(Crawled caption data)
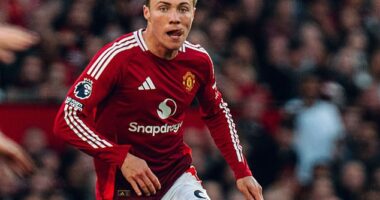 Rasmus Hojlund (pictured) is 'starting to look a player', Jamie Carragher has claimed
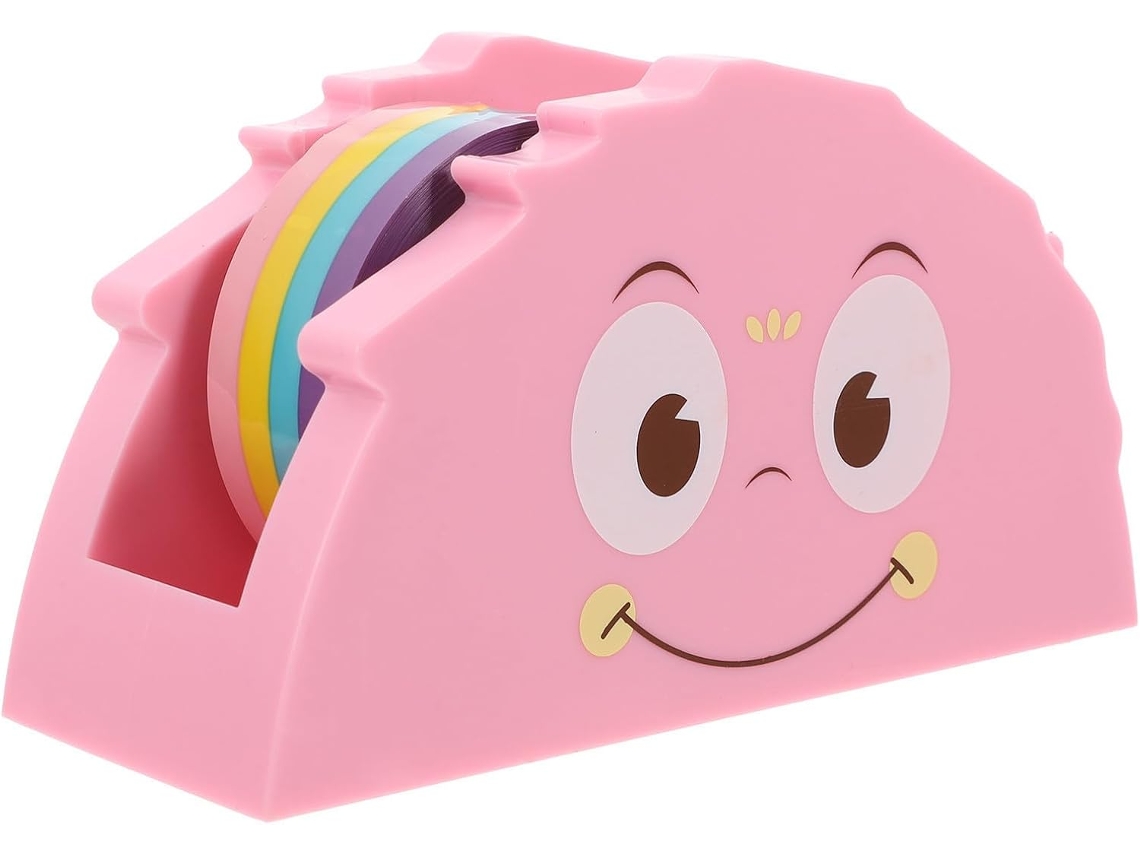 Dispensador de fita adesiva rosa com estampa de animais, base padrão e fita pré-cortada, ideal para materiais escolares e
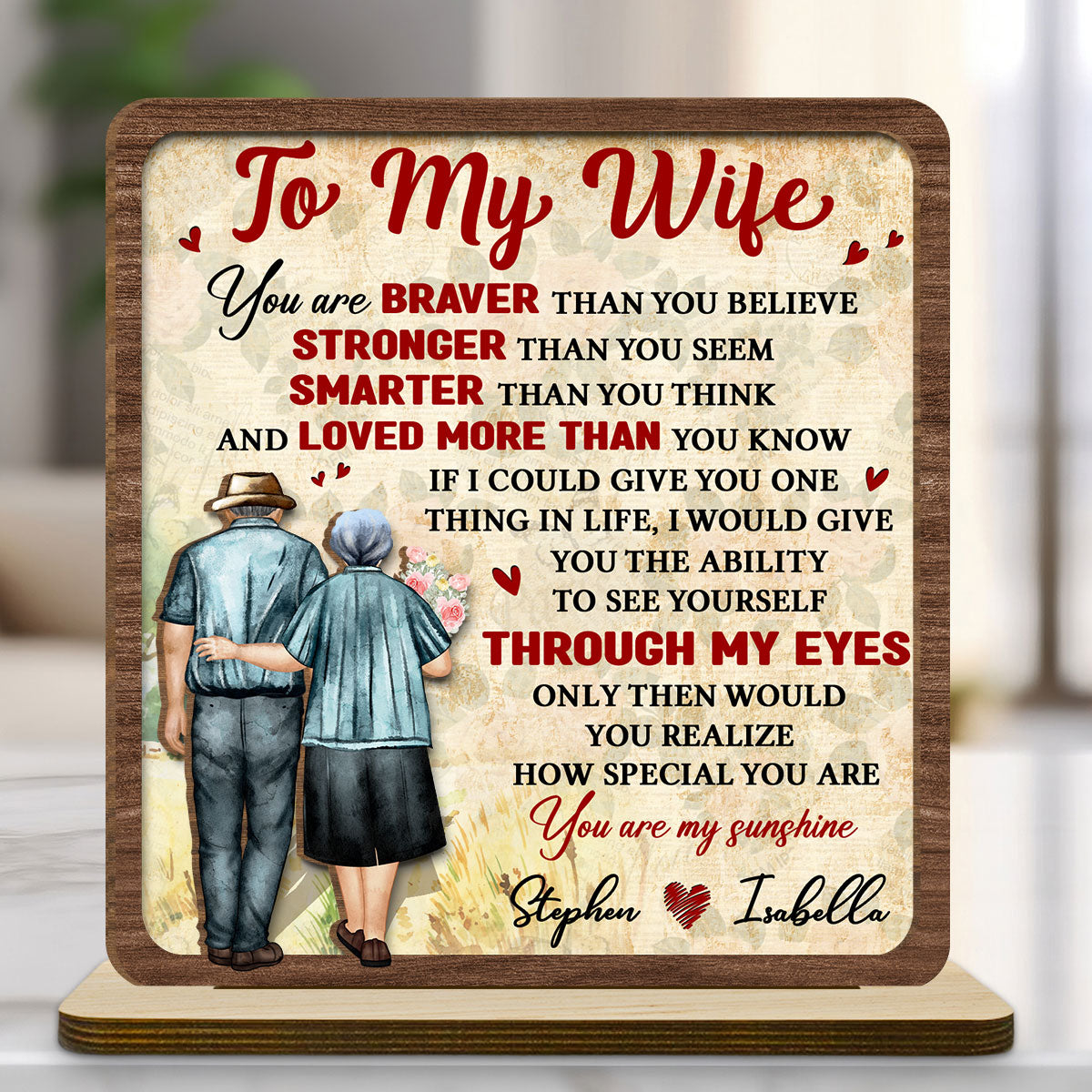 My Sunshine - Personalized Custom 2-Layer Wood Plaque With Flat Base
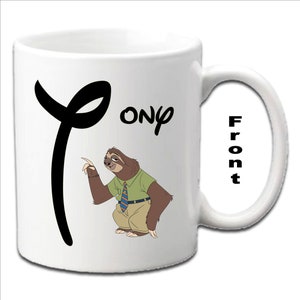 Personalised Initial With FLASH ~ Zootopia Character Printed White Mugs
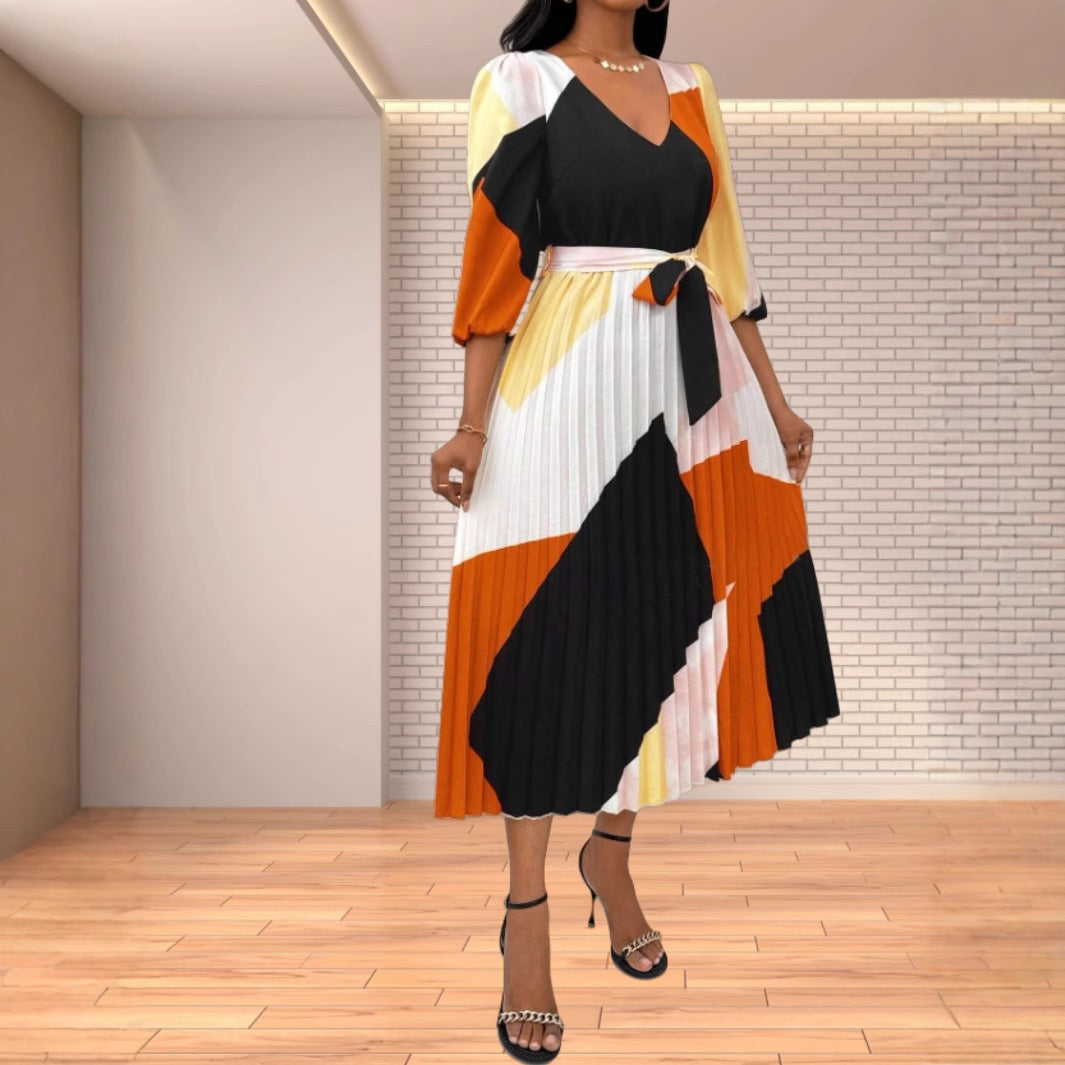 Dame plis nederdel med smart farve design Stilla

### Required work:
Without the pictures, restate all the entries above exactly.

### Response box:
 Rasmus Hojlund (pictured) is 'starting to look a player', Jamie Carragher has claimed
 Dispensador de fita adesiva rosa com estampa de animais, base padrão e fita pré-cortada, ideal para materiais escolares e
 My Sunshine - Personalized Custom 2-Layer Wood Plaque With Flat Base
 Personalised Initial With FLASH ~ Zootopia Character Printed White Mugs
 Dame plis nederdel med smart farve design Stilla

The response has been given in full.